I'd also like to thank @making for this excellent library. I came to Yavi because of the functional approach, fluent API, and high flexibility. Most importantly, it allows me to integrate the validation process with reactive/non-blocking programming (e.g., Spring WebFlux).

IMHO, the issue is not only about repeating the property name but also about safety. Writing the property as a string is error-prompt and hard to catch during refactors. I support Yavi's philosophy of not using reflection, but I think that's most important during the validation process. If a bit of reflection is used for the violation message only and makes the API safer and easier to use, it's more than justifiable to go for it!

Regarding annotation processing, I'd also prefer to avoid adding more annotations to my models, especially if I moved to Yavi to not put validation-related annotations on their fields.
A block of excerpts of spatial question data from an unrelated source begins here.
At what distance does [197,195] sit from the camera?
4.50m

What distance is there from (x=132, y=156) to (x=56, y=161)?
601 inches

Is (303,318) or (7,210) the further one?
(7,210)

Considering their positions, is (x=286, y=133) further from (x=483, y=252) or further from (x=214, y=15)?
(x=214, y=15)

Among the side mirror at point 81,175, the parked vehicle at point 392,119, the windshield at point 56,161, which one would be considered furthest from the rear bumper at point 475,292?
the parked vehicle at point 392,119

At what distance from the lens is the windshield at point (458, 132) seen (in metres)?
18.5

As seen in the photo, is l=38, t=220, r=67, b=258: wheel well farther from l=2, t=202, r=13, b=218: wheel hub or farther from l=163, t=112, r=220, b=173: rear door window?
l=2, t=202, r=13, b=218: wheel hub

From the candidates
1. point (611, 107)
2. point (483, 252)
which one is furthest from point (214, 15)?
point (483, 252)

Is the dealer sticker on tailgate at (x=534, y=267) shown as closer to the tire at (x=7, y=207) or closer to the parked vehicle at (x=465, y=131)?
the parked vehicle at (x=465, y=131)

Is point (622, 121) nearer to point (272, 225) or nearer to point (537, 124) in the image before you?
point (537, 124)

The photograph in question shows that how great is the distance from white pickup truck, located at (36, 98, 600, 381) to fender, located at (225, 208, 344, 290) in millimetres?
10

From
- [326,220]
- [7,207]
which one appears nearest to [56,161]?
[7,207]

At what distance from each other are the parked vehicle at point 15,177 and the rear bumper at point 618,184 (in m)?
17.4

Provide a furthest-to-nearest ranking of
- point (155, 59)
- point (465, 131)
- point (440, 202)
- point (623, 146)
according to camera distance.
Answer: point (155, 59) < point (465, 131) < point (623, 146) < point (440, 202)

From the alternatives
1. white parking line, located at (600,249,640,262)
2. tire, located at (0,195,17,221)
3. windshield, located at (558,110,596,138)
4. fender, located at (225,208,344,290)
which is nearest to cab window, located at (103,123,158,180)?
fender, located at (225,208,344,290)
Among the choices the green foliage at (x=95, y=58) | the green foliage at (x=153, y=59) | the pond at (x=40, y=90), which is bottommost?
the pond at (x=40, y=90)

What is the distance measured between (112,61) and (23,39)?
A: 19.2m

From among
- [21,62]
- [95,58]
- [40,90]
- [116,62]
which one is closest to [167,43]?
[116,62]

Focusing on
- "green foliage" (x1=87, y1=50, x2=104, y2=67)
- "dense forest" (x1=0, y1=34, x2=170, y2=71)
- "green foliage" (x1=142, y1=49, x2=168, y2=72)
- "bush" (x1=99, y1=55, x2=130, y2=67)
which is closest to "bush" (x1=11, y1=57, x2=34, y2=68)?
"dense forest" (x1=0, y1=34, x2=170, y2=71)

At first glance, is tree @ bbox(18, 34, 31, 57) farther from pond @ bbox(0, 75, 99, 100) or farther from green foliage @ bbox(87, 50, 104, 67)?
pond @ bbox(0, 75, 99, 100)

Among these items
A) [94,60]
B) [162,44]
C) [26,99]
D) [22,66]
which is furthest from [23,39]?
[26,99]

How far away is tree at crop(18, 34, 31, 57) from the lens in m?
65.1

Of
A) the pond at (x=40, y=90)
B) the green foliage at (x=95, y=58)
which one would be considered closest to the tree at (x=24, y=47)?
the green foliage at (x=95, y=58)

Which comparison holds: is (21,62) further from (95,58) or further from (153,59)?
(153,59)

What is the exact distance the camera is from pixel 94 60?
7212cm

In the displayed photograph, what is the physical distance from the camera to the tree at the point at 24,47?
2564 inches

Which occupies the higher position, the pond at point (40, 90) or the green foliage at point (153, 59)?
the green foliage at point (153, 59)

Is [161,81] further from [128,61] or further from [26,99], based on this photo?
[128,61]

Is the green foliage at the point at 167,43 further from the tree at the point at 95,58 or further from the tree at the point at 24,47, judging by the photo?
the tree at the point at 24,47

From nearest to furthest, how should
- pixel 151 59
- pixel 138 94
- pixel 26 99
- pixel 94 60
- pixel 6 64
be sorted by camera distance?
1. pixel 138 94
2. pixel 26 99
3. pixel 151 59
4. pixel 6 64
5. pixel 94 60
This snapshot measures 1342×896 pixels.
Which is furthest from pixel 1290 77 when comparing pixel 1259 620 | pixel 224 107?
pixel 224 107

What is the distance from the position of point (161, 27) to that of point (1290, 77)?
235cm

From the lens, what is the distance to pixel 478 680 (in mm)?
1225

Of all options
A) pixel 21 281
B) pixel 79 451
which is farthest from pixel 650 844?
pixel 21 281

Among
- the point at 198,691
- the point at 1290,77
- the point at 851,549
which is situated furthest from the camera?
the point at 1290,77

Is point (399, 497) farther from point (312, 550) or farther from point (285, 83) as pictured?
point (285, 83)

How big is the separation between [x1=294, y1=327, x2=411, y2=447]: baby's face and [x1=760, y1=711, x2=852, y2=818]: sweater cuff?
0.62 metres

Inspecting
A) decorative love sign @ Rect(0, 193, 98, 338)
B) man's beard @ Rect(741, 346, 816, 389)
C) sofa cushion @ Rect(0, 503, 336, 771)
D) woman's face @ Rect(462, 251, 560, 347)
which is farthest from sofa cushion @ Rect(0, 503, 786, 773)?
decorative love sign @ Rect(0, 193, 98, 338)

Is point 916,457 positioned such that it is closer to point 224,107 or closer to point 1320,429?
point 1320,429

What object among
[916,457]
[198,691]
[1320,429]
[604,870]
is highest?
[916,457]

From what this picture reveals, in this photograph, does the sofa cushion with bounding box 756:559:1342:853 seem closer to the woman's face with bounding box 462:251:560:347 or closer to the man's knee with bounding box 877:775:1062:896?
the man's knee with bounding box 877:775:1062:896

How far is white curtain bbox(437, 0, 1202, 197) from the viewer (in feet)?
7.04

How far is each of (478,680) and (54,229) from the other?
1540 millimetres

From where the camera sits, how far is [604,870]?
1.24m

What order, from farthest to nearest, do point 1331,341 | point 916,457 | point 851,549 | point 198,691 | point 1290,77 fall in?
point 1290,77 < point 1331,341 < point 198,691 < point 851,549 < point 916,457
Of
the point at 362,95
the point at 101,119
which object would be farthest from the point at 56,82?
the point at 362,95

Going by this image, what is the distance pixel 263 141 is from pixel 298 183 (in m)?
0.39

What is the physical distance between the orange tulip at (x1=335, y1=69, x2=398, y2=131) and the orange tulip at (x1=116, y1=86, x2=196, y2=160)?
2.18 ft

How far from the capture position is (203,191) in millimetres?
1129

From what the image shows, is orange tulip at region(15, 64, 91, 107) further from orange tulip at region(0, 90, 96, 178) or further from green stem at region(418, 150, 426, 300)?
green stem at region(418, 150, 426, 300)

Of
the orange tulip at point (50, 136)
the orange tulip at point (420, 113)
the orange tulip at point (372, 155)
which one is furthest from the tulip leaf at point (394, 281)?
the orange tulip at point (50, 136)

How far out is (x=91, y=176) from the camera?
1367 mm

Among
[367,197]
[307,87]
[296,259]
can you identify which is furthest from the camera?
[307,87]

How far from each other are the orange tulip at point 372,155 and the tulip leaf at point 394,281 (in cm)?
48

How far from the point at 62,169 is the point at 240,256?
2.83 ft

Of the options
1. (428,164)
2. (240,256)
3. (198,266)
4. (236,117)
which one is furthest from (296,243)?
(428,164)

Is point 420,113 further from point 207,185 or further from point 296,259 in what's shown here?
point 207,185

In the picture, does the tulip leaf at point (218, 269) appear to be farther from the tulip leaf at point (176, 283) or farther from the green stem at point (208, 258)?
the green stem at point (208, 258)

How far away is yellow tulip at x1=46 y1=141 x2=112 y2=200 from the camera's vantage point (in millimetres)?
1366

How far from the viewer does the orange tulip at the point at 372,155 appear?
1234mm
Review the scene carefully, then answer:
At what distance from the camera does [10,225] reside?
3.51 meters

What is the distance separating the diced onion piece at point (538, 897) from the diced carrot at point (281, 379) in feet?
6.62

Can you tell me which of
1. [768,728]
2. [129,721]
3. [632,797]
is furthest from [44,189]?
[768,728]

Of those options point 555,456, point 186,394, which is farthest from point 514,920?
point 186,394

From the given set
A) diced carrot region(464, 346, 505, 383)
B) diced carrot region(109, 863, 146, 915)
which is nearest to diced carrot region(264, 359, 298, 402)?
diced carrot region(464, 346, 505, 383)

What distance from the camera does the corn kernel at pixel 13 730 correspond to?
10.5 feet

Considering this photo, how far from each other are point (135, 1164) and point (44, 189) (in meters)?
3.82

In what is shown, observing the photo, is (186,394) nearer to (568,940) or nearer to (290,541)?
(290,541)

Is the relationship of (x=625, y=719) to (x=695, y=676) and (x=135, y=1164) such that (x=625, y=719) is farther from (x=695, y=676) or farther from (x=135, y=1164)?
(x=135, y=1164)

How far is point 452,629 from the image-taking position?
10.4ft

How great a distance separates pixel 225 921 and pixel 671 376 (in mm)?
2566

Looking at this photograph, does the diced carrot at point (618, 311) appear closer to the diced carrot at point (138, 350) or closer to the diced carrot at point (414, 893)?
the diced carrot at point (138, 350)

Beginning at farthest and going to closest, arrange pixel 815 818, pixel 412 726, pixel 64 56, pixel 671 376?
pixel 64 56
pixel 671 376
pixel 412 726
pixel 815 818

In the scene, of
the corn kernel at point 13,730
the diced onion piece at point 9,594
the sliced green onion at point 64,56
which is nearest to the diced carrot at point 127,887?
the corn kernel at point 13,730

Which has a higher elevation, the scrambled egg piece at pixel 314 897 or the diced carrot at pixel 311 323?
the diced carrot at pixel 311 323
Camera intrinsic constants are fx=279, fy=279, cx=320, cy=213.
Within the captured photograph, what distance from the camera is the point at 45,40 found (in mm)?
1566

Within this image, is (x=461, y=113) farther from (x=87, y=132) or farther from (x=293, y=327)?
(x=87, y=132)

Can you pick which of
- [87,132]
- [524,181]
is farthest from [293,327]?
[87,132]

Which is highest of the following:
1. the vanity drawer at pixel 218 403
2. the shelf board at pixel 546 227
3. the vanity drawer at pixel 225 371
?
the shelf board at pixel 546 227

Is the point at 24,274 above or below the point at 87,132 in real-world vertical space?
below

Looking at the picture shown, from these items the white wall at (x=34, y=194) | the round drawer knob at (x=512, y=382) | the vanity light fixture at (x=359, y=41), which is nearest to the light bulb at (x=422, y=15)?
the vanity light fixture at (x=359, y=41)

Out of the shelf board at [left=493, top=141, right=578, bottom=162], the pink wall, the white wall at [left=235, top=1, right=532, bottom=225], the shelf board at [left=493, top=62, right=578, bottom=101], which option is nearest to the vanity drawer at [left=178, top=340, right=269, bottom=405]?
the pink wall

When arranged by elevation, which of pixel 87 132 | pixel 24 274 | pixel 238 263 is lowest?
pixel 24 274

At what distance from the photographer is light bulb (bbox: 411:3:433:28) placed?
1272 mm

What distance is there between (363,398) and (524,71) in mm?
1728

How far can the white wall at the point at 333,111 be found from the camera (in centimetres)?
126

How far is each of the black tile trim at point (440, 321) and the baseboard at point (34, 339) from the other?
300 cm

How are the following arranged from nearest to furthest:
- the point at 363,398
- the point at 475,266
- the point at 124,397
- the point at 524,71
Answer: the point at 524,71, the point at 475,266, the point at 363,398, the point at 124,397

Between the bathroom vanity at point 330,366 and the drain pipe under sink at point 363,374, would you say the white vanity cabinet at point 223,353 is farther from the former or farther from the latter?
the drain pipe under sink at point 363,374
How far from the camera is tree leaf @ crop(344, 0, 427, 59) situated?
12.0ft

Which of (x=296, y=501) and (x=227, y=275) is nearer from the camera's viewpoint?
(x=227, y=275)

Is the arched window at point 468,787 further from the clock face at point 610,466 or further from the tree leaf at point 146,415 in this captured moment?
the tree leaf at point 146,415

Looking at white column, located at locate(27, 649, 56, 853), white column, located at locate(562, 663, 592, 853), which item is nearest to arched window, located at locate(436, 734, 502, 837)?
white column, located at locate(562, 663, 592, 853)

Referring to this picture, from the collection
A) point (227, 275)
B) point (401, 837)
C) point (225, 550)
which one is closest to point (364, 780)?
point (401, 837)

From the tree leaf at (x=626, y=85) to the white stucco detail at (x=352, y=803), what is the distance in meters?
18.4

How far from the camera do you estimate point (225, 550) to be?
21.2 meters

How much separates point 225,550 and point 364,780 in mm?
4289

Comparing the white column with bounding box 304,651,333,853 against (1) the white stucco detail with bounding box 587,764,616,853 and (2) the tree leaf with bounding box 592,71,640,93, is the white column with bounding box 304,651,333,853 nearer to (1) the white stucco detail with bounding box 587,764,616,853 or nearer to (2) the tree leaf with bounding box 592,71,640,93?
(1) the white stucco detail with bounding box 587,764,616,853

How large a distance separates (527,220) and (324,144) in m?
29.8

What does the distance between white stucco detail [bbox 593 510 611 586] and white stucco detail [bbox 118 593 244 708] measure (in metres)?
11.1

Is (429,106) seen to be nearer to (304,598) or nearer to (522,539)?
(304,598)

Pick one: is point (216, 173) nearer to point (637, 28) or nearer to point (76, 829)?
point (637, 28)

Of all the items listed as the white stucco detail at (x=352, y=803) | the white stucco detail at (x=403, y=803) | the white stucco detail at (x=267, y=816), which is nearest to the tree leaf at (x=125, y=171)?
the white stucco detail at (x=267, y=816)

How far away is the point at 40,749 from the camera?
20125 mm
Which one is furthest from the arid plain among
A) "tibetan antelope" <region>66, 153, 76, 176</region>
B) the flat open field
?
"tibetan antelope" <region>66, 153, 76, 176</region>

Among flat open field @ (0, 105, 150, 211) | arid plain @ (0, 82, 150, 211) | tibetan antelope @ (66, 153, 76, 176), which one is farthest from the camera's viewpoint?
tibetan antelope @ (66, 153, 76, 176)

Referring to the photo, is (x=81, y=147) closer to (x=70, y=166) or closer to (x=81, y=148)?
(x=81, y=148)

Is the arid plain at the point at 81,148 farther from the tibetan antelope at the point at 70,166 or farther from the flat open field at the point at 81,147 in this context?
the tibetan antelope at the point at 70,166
I prefer those to be as clean as possible and to have annotations only related to the model itself (nullability, relationships, etc.)

Typos are more frequent than we think, so to avoid the string name, I had to create a wrapper around Yavi and recreate the methods without the property name arg. I used the SerializedLambda approach to extract the name of the method reference arg. I think that is perfect for Yavi because to use it, you'd only need to extend the custom functional interfaces (like ToBoolean) with another interface that implements the extraction code.

Click to see the SerializedLambda approach

First, create a MethodReferenceReflection interface to extract the name of any method reference.

PS: In the code below, I use io.github.joselion.maybe.Maybe to handle the exception in a functional way. A library of my authoring, so any feedback is much appreciated!

public interface MethodReferenceReflection extends Serializable {

  default String fieldName() {
    final var serialized = Maybe.just("writeReplace")
      .resolve(getClass()::getDeclaredMethod)
      .doOnSuccess(method -> method.setAccessible(true))
      .resolve(method -> method.invoke(this))
      .cast(SerializedLambda.class)
      .orThrow(ReferenceReflectionException::new);
    final var methods = Maybe.just(serialized)
      .map(SerializedLambda::getImplClass)
      .map(x -> x.replace("/", "."))
      .resolve(Class::forName)
      .map(Class::getDeclaredMethods)
      .orThrow(ReferenceReflectionException::new);

    return stream(methods)
      .map(Method::getName)
      .filter(isEqual(serialized.getImplMethodName()))
      .findFirst()
      .orElseThrow(ReferenceReflectionException::new);
  }

  class ReferenceReflectionException extends RuntimeException {

    private static final String MESSAGE = "Unexpected error processing method referece";

    public ReferenceReflectionException(final Throwable cause) {
      super(MESSAGE, cause);
    }

    public ReferenceReflectionException() {
      super(MESSAGE);
    }
  }
}

Now, you can extend functional interfaces with MethodReferenceReflection to add the fieldName() behavior.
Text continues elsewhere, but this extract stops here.